I’m glad I asked.  For one, and I really can’t pinpoint the exact reason for it now more than at any other time, but I simply want to make it happen.  There’s more drive there and, frankly, I don’t want to question it too much, I just want to ride it like the strong wind that it is.  For another, as I mentioned above, I’ve taken some proactive steps to make sure I don’t bog down.  Like salting the roads before an ice storm (and I live in Atlanta, so enjoy the stupidity and futility of that simile), this will keep my sharknado from spinning out of control.

So I’ve outlined some high points for the story to follow.  Not a rock-solid outline — technically I already have that in the form of the stage play, though in a lot of ways that’s out the window if it’s anything other than a ROUGH outline — but rather some tentpole moments, as my kung-fu master Chuck Wendig would call them (if Douglas Adams is my spirit guide, Chuck is my ANTZ-kicking bearded ninja guru, perching on treetops and dispensing wisdom and beatdowns with one hand tied).  For the moment, it’s a scribbled series of notes: this happens, then that happens, at some point these characters need to make this happen, try to bring this situation about.  It’s what I see in the distance for now, and it’s by those shining points of light that I will steer through the darkness.

But.  (There’s always a butt.)

Translating this story from play to novel has taught me a few things.  First of all, the dialogue is easy, it’s the descriptions that are hard for me.  Being that there is virtually all of the former and none of the latter in stage plays, it’s easy to see why I gravitated to those (and, likely, still will in the future).  Second, stories are living things.

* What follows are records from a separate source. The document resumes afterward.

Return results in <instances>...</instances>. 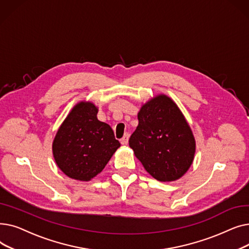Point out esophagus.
Wrapping results in <instances>:
<instances>
[{
	"label": "esophagus",
	"instance_id": "obj_1",
	"mask_svg": "<svg viewBox=\"0 0 249 249\" xmlns=\"http://www.w3.org/2000/svg\"><path fill=\"white\" fill-rule=\"evenodd\" d=\"M128 140H129V134L128 133H125L124 134V136L121 138V143H122V144H127V143H128Z\"/></svg>",
	"mask_w": 249,
	"mask_h": 249
}]
</instances>
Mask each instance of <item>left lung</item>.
<instances>
[{
	"instance_id": "8db88e82",
	"label": "left lung",
	"mask_w": 249,
	"mask_h": 249,
	"mask_svg": "<svg viewBox=\"0 0 249 249\" xmlns=\"http://www.w3.org/2000/svg\"><path fill=\"white\" fill-rule=\"evenodd\" d=\"M138 121L129 146L146 172L160 181L185 175L193 162L196 143L174 101L164 95L153 98L140 109Z\"/></svg>"
}]
</instances>
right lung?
<instances>
[{
	"label": "right lung",
	"instance_id": "add662e5",
	"mask_svg": "<svg viewBox=\"0 0 249 249\" xmlns=\"http://www.w3.org/2000/svg\"><path fill=\"white\" fill-rule=\"evenodd\" d=\"M91 103H78L59 127L52 144L56 164L77 180H89L106 166L120 142L112 128L98 120Z\"/></svg>",
	"mask_w": 249,
	"mask_h": 249
}]
</instances>
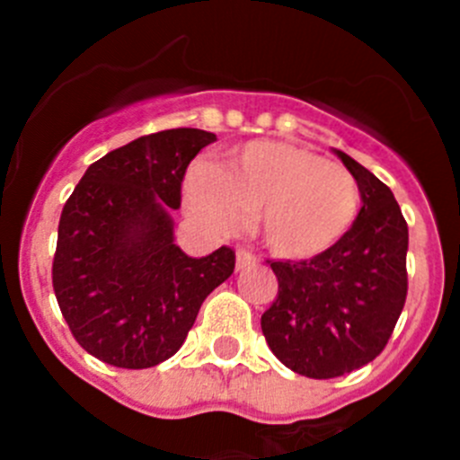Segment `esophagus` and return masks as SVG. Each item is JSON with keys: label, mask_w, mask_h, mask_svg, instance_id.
I'll list each match as a JSON object with an SVG mask.
<instances>
[{"label": "esophagus", "mask_w": 460, "mask_h": 460, "mask_svg": "<svg viewBox=\"0 0 460 460\" xmlns=\"http://www.w3.org/2000/svg\"><path fill=\"white\" fill-rule=\"evenodd\" d=\"M255 262H258V255L246 249H237V271H242L243 267L255 265Z\"/></svg>", "instance_id": "1"}]
</instances>
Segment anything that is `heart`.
Returning a JSON list of instances; mask_svg holds the SVG:
<instances>
[{
	"mask_svg": "<svg viewBox=\"0 0 460 460\" xmlns=\"http://www.w3.org/2000/svg\"><path fill=\"white\" fill-rule=\"evenodd\" d=\"M190 217L214 233H234L258 214L267 249L286 260H311L350 233L359 184L345 165L280 140L234 147L226 165L198 161L184 181Z\"/></svg>",
	"mask_w": 460,
	"mask_h": 460,
	"instance_id": "1",
	"label": "heart"
}]
</instances>
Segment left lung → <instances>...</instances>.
Masks as SVG:
<instances>
[{"instance_id": "8db88e82", "label": "left lung", "mask_w": 460, "mask_h": 460, "mask_svg": "<svg viewBox=\"0 0 460 460\" xmlns=\"http://www.w3.org/2000/svg\"><path fill=\"white\" fill-rule=\"evenodd\" d=\"M336 156L359 184L361 209L334 249L299 262H271L279 295L262 334L280 364L329 380L376 359L408 296V223L387 184L355 158Z\"/></svg>"}]
</instances>
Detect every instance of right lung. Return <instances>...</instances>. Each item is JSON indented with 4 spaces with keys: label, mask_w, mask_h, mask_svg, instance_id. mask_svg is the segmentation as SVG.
<instances>
[{
    "label": "right lung",
    "mask_w": 460,
    "mask_h": 460,
    "mask_svg": "<svg viewBox=\"0 0 460 460\" xmlns=\"http://www.w3.org/2000/svg\"><path fill=\"white\" fill-rule=\"evenodd\" d=\"M217 140L170 128L112 149L87 168L59 218L52 288L71 334L119 368L170 359L214 288L234 271L221 246L189 258L174 243L170 209L195 154Z\"/></svg>",
    "instance_id": "obj_1"
}]
</instances>
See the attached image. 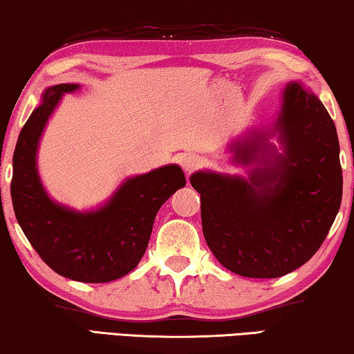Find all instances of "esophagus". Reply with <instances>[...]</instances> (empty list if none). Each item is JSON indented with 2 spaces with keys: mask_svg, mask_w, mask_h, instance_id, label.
Wrapping results in <instances>:
<instances>
[{
  "mask_svg": "<svg viewBox=\"0 0 354 354\" xmlns=\"http://www.w3.org/2000/svg\"><path fill=\"white\" fill-rule=\"evenodd\" d=\"M181 165H183L184 170H186V173H189V175H190V173L195 171L200 167V157L195 156V154L184 156L183 160H181Z\"/></svg>",
  "mask_w": 354,
  "mask_h": 354,
  "instance_id": "obj_1",
  "label": "esophagus"
}]
</instances>
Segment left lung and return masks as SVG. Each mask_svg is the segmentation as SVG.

I set out to tell the story of the play in novel form, and it was like tossing a sea monkey on steroids into the ocean.  That thing swelled up and expanded and started growing all sorts of spider appendages and lizard tails and buzzard beaks and IT’S COMING RIGHT FOR US, RUN FOR YOUR LIVES.  As I write the characters, I keep learning new things about them, they keep doing things that surprise me, and as a result, the story is taking odd turns I never expected.  And therein lies the lesson I learned from my work today.

Are you listening, future me?  REMEMBER THIS MOMENT, because you learned something today, and if you forget it, Past Me is going to reach up through space and time and punch you right in the nads.  You hear me?  RIGHT IN THE NADS.  It’ll hurt me as much as it hurts you, but sometimes you have to send a fargoing message.

TAKE THE LONG WAY HOME.  Sure, plot the path.  Figure out how you’re going to get from where you are now to the end you imagine.  But don’t be afraid to blaze a new trail, to take a turn down a side street and see what secrets are hidden off the main drag.  Maybe the end you end up with is better than the end you thought you wanted.  (Whose end?)

Following that advice has led me, as I mentioned back at the top of this post, to the end of the first act of this novel.  The characters are all stuck, they’re all in trouble, they’re all in doubt.  They’re at the edge of a cliff, and it’s hard for any of them to see the way out.  (BUT THE ID-WRITER SEES ALL).  It’s a moment that never existed in the staged version of the story, caused by a character who existed only as a throwaway joke in the staged version, and yet it fits so perfectly (at least in my mind at the moment) that I don’t see how the story could unfold any other way.

For now.

So they’re stuck.  Tomorrow the second act begins, and it’s time to start digging them out.

OR IS IT?

*evil laughter echoes*

*sounds of struggle*

Sorry about that.  We’ve really got to get a handle on that guy.